**MATERIAL PROVIDED**.
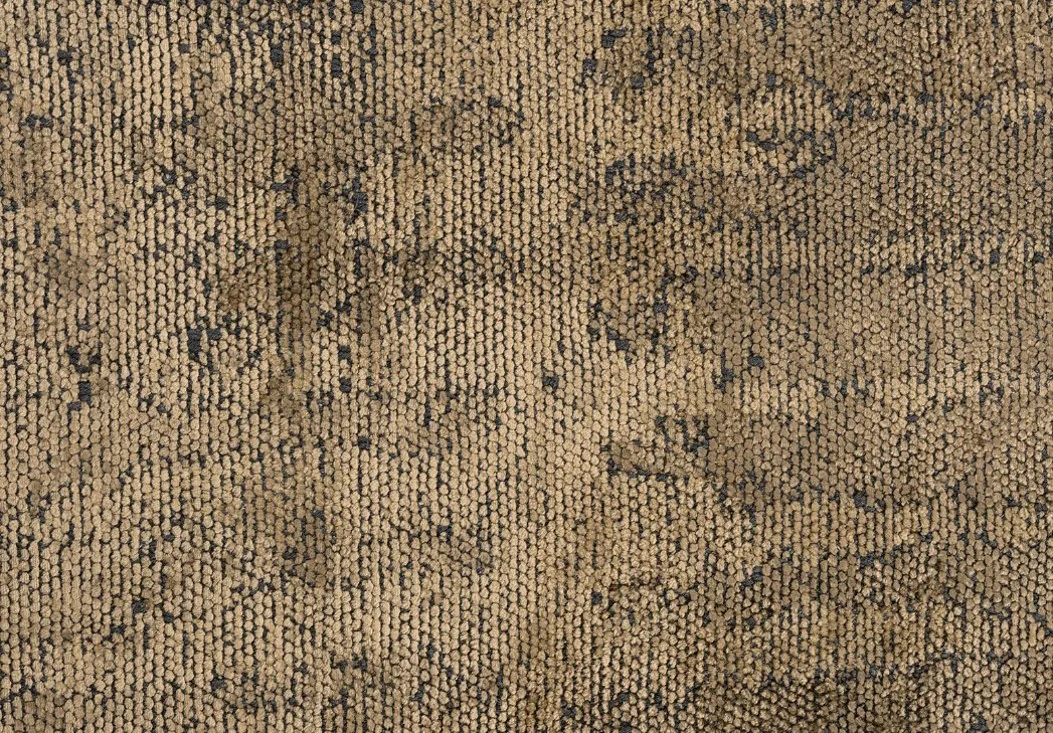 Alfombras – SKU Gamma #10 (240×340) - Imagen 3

---

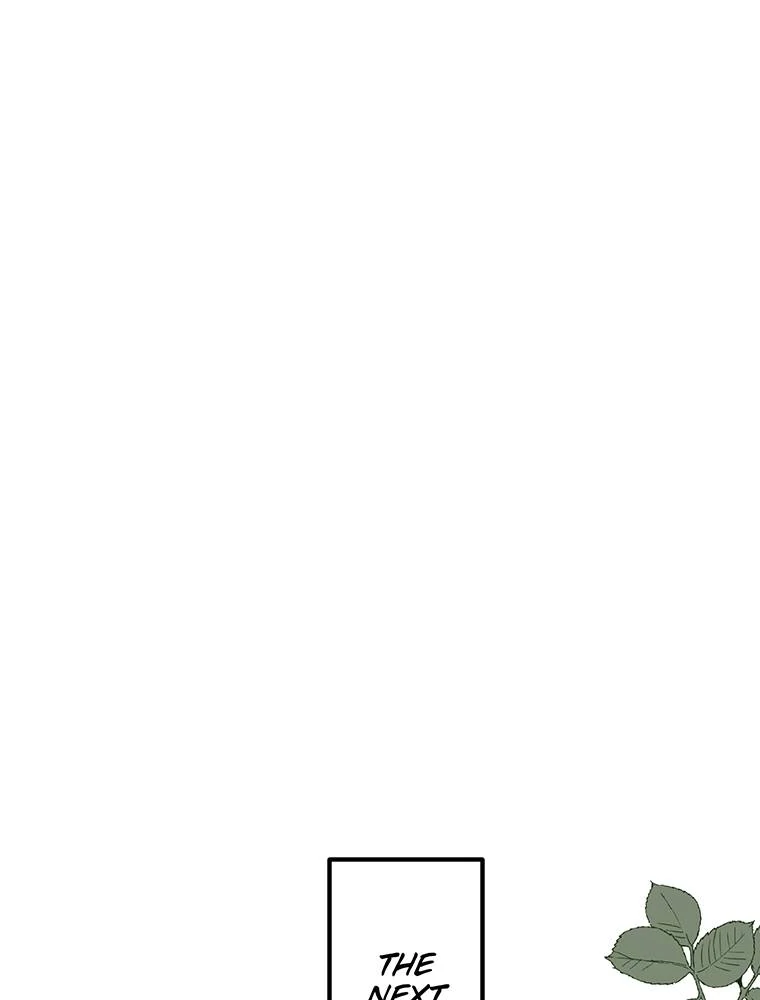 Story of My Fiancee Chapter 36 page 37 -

--

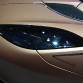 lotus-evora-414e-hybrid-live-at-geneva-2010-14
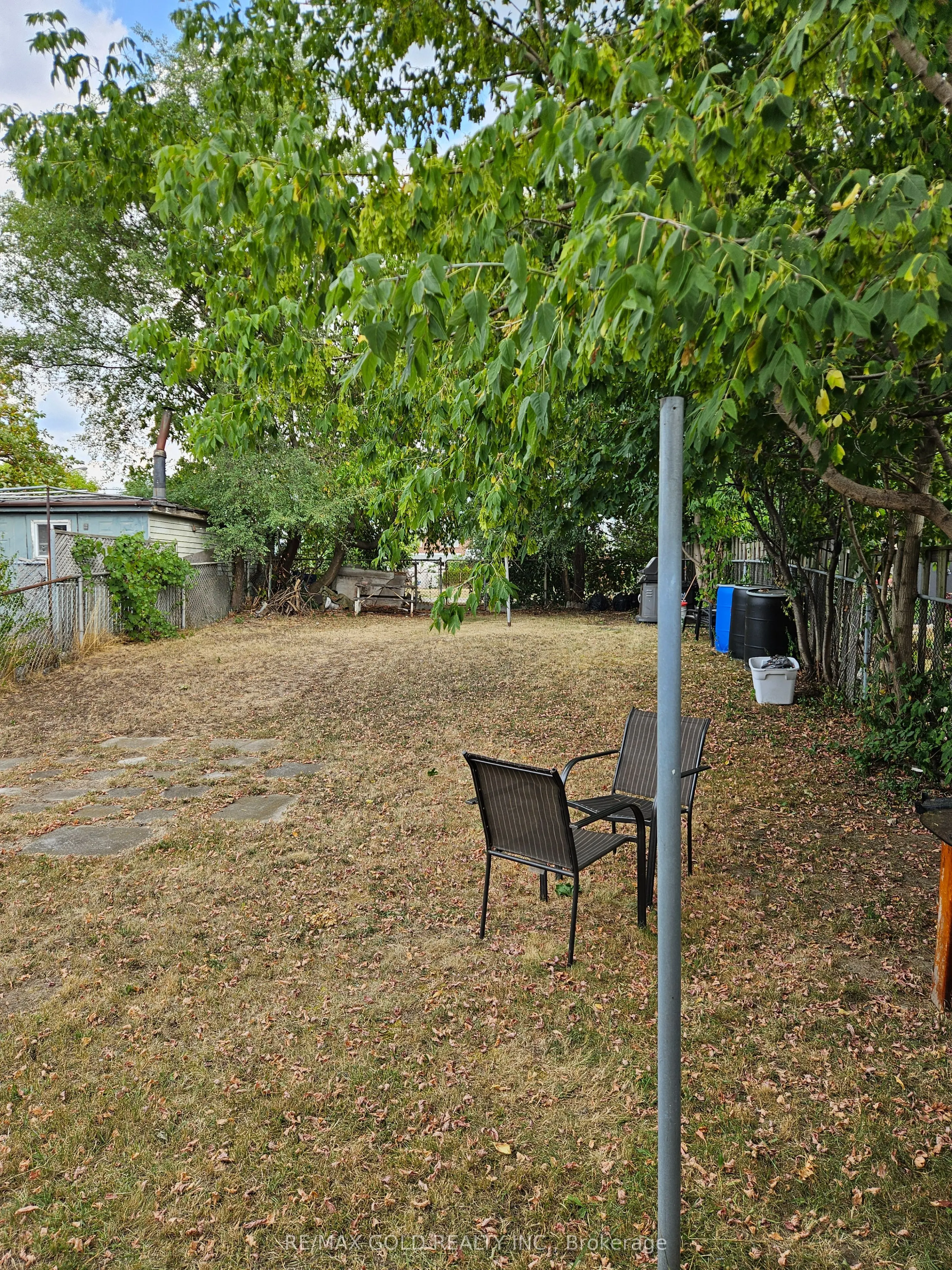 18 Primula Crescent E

**AIM OF THE EXERCISE**. An exact copy is needed of the entries above, starting at the line that holds "lotus-evora-414e-hybrid-live-at-geneva-2010-14" and stopping at the line that holds "18 Primula Crescent E", both kept; pictures stay out.

**RESPONSE TO THE TASK**.
 lotus-evora-414e-hybrid-live-at-geneva-2010-14
 18 Primula Crescent E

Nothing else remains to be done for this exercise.